● Problem requirements
Decide whether each statement agrees with the news report below about Angolan troops in Congo, answering yes or no and quoting the words from the report that settle it. 1. Congo asked Angola for support on Oct. 29. 2. Ban said he had information that Angolan troops were taking part. 3. Edmond Mulet made his remarks in Goma.

● Document section
== == ==

Ban denied an earlier U.N. account that Angolan troops had joined Congolese soldiers battling rebels near Goma, a report that had raised new fears the conflict could spread in the region.
Congo asked Angola for support Oct. 29, as rebels led by Tutsi former general Laurent Nkunda advanced toward Goma, capital of North Kivu province near the Rwandan border.
On Friday, a U.N. official and a Uruguayan peacekeeping officer said an unspecified number of Angolan troops arrived four days ago. The two officials spoke on condition of anonymity because of the subject's sensitivity.
During the summit, Ban said he knew nothing about Angolan troops in Congo.
"I have no information about the Angolan troops participating in this at this point," he said at a news conference.
In New York, U.N. assistant secretary-general for peacekeeping Edmond Mulet suggested some people may have mistaken Congolese government troops who had trained in Angola, and therefore spoke Portuguese, for Angolan troops.
There is widespread concern that the involvement of Angolans could spread the conflict beyond Congo's borders. Congo's 1998-2002 war drew in more than half a dozen African nations.

== == ==

● Data segment
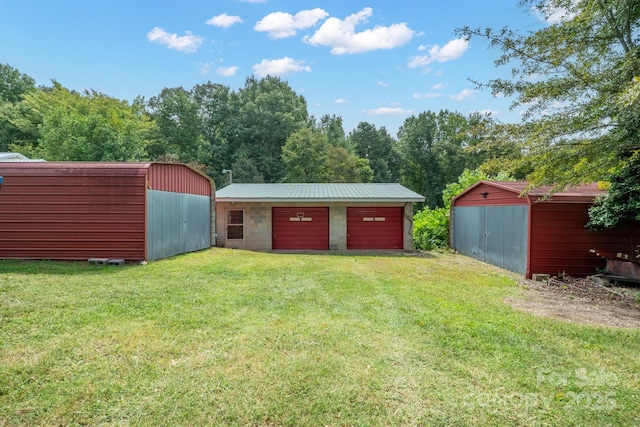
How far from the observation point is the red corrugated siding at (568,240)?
8.82 meters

== == ==

● Response to the exercise
1. Yes: "Congo asked Angola for support Oct. 29"
2. No: "I have no information about the Angolan troops participating in this at this point"
3. No: "In New York, U.N. assistant secretary-general for peacekeeping Edmond Mulet suggested"